江戸中期の俳人、横井也有の「鶉衣」(岩波文庫上・下巻、堀切実校注)シリーズの26回目は、「送咳気神表」(後編下一七九、下巻217~219頁)を取り上げます。「咳気神」とは「せきの神」。現代で言うインフルエンザのことでしょう。「秋の初かぜ」とあるから七月の比。この文章が書かれたのが也有、三十二歳・享保十八年(1733)のことで、インフルエンザが大流行しました。この間、所謂江戸四大飢饉の一つ、「享保の大飢饉」の真っ最中でもあり、天変地異に人々が苦しんだのです。

今年秋の初かぜ身にしみわたるより、老となく若きとなく1)エッキになやみて、注1)清涕(みづばな)の露草葉を争ひ、穂薄のかしらふらつきて、喰物の味もいさしら河のそれならずも、とめがたきA)●●に苦しみぬ。上は玉だれのひまより2)センヤクのかほりほのもるゝより、下はあやしの柴ふる人までも、かしらをからげずといふ事なし。芝居入りなうして盆狂言の3)ヤグラマクいたづらにしぼり上げ、色里客たえて夜見世の行燈かゝぐるによしなし。葛西の瓜畑も下冷に守る人なければ、隅田川の渡守も発熱にこがれこがれて、水馴竿のB)細元でを流す。祈禱の法師も長髪に4)ニンニクの姿を失ひ、注2)貴禰(きね)の祝詞の声うらがれたり。医者・売薬の門のみ賑ひて、C)きのふ剃りの匕先も、5)ショウキサンにやすむひまなく、かれらは時を得たるに似たれど、さして手柄の療治ならねば、はかばかしき薬代もよるまじ。

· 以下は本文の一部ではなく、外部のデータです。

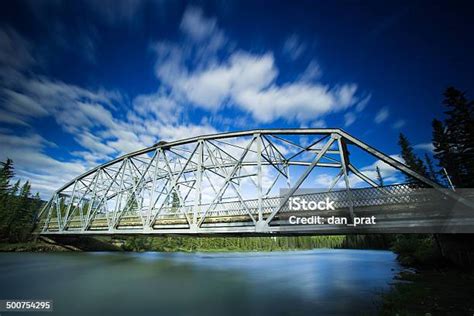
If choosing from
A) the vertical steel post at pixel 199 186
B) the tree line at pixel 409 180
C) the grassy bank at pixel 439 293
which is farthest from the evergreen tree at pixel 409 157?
the vertical steel post at pixel 199 186

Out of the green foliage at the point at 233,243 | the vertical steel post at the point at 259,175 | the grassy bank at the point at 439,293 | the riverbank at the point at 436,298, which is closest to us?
the riverbank at the point at 436,298

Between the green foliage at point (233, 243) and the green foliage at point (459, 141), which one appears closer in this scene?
the green foliage at point (459, 141)

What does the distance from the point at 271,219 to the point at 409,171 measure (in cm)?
804

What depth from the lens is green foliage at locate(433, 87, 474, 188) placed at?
2612 cm

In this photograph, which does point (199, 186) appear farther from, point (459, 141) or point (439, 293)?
point (459, 141)

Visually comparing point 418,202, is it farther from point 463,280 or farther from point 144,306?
point 144,306

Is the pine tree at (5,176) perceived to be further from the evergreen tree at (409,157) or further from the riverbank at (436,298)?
the evergreen tree at (409,157)

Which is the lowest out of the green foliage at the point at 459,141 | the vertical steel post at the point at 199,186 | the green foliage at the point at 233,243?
the green foliage at the point at 233,243

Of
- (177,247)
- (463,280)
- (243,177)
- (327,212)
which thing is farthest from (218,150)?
(177,247)

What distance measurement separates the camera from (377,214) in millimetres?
11344

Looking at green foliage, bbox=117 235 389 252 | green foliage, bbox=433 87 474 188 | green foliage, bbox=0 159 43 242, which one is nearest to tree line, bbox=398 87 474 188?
green foliage, bbox=433 87 474 188

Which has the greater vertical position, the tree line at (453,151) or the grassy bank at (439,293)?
the tree line at (453,151)

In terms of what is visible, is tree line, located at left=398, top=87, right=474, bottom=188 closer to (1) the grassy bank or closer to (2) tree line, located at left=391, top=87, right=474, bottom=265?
(2) tree line, located at left=391, top=87, right=474, bottom=265

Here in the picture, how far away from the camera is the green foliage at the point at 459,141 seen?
26.1 m
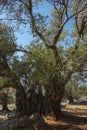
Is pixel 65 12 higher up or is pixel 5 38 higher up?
pixel 65 12

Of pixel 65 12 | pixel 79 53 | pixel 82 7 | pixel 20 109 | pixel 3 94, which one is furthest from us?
pixel 3 94

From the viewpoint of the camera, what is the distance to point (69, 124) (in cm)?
1770

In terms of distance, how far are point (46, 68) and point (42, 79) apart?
617 mm

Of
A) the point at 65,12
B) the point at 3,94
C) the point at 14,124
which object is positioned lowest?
the point at 3,94

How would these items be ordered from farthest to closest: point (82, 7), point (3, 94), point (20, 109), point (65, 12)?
1. point (3, 94)
2. point (20, 109)
3. point (82, 7)
4. point (65, 12)

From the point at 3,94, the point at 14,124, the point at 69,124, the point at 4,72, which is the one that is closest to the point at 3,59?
the point at 4,72

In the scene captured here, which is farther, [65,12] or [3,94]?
[3,94]

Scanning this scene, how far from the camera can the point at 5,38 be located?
15.2 metres

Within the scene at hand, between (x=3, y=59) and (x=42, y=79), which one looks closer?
(x=42, y=79)

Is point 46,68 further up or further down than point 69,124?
further up

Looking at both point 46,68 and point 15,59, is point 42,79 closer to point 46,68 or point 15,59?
point 46,68

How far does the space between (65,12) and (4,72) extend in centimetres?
523

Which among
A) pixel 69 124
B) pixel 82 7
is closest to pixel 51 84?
pixel 69 124

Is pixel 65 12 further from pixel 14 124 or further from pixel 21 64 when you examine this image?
pixel 14 124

噫、此秋いかなればかゝる災を下して、6)リミンにくるしみをかけ給ふぞ。願はくは天神7)チギ愛愍の注3)眸(まなじり)をめぐらして、咳気の8)ジャシンを速かに西の海へ送り給へ。さらば臣等9)幣帛のむつかしきわざはしらずとも、笹の葉にしで切りかけ太鼓をならして、及ばずながらちからを合せ奉るべしと、10)タンセイを抽でて、告げ奉る。11)ビシをそれみそなはし給へ。




この文章の表題にある「表」は、「臣下が王を悟らしめるために明白に文章に表わして奏上する意」(岩波)。血気盛んな也有が神に祈って、この流行を遏めていただきたいと上申したことを含意しているのです。当時彼は江戸で勤務していました。神に祈るしか手がなかったのでしょう。それほどインフルエンザが流行し、拱手傍観するばかりだった。ちっぽけな人間たちは、自然の猛威が当時のみならず現代社会においても収まることはことはないことを身に沁みるのです。地震の揺れ、津波、大震災を受けた原子力の恐怖などもその類でしょうか。「笹の葉にしで切りかけ太鼓をならして、及ばずながらちからを合せ奉るべし」――。無力な人間はここにおいても神頼みしか手はないのか。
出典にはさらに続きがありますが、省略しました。